All of lore.kernel.org
 help / color / mirror / Atom feed
* Request feature: –no-submodule
@ 2021-06-02 10:31 Ilias Apostolou
  2021-06-02 20:31 ` Taylor Blau
  0 siblings, 1 reply; 12+ messages in thread
From: Ilias Apostolou @ 2021-06-02 10:31 UTC (permalink / raw)
  To: git

Hello Git community.

As you already know, git ls-files command lists all of the tracked 
files, but submodule names are included.

My team would like a –no-submodule switch to exclude those.

Best rewards,
Ilias Apostolou

Github: https://github.com/LiakosC

^ permalink raw reply	[flat|nested] 12+ messages in thread

* Re: Request feature: –no-submodule
  2021-06-02 10:31 Request feature: –no-submodule Ilias Apostolou
@ 2021-06-02 20:31 ` Taylor Blau
  2021-06-03  0:55   ` Junio C Hamano
  0 siblings, 1 reply; 12+ messages in thread
From: Taylor Blau @ 2021-06-02 20:31 UTC (permalink / raw)
  To: Ilias Apostolou; +Cc: git

On Wed, Jun 02, 2021 at 01:31:11PM +0300, Ilias Apostolou wrote:
> Hello Git community.
>
> As you already know, git ls-files command lists all of the tracked files,
> but submodule names are included.
>
> My team would like a –no-submodule switch to exclude those.

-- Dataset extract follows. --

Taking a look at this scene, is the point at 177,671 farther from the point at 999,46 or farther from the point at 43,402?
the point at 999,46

In all honesty, though this seems like a niche request for ls-files to
fulfill, ls-files already has quite the collection of options, so I
wouldn't be sad to see it learn how to do this, too.

The change boils down to having builtin/ls-files.c:show_ce() avoid
printing out submoudles in when '--exclude-submoudles' is given).
Something like this:

--- >8 ---

diff --git a/builtin/ls-files.c b/builtin/ls-files.c
index 45cc3b23dd..09d76fd068 100644
--- a/builtin/ls-files.c
+++ b/builtin/ls-files.c
@@ -35,6 +35,7 @@ static int show_fsmonitor_bit;
 static int line_terminator = '\n';
 static int debug_mode;
 static int show_eol;
+static int exclude_submodules;
 static int recurse_submodules;
 static int skipping_duplicates;

@@ -230,6 +231,9 @@ static void show_ce(struct repository *repo, struct dir_struct *dir,
 	if (max_prefix_len > strlen(fullname))
 		die("git ls-files: internal error - cache entry not superset of prefix");

+	if (exclude_submodules && S_ISGITLINK(ce->ce_mode))
+		return;
+
 	if (recurse_submodules && S_ISGITLINK(ce->ce_mode) &&
 	    is_submodule_active(repo, ce->name)) {
 		show_submodule(repo, dir, ce->name);
@@ -662,6 +666,8 @@ int cmd_ls_files(int argc, const char **argv, const char *cmd_prefix)
 		OPT_SET_INT_F(0, "full-name", &prefix_len,
 			      N_("make the output relative to the project top directory"),
 			      0, PARSE_OPT_NONEG),
+		OPT_BOOL(0, "exclude-submodules", &exclude_submodules,
+			N_("avoid showing submodules altogether")),
 		OPT_BOOL(0, "recurse-submodules", &recurse_submodules,
 			N_("recurse through submodules")),
 		OPT_BOOL(0, "error-unmatch", &error_unmatch,

--- 8< ---

I'll leave it at that to decide if others think this is a good idea or
not.

Thanks,
Taylor

^ permalink raw reply related	[flat|nested] 12+ messages in thread

* Re: Request feature: –no-submodule
  2021-06-02 20:31 ` Taylor Blau
@ 2021-06-03  0:55   ` Junio C Hamano
  2021-06-03  2:33     ` Taylor Blau
  0 siblings, 1 reply; 12+ messages in thread
From: Junio C Hamano @ 2021-06-03  0:55 UTC (permalink / raw)
  To: Taylor Blau; +Cc: Ilias Apostolou, git

Taylor Blau <me@ttaylorr.com> writes:

> On Wed, Jun 02, 2021 at 01:31:11PM +0300, Ilias Apostolou wrote:
>> Hello Git community.
>>
>> As you already know, git ls-files command lists all of the tracked files,
>> but submodule names are included.
>>
>> My team would like a –no-submodule switch to exclude those.
>
> In all honesty, though this seems like a niche request for ls-files to
> fulfill, ls-files already has quite the collection of options, so I
> wouldn't be sad to see it learn how to do this, too.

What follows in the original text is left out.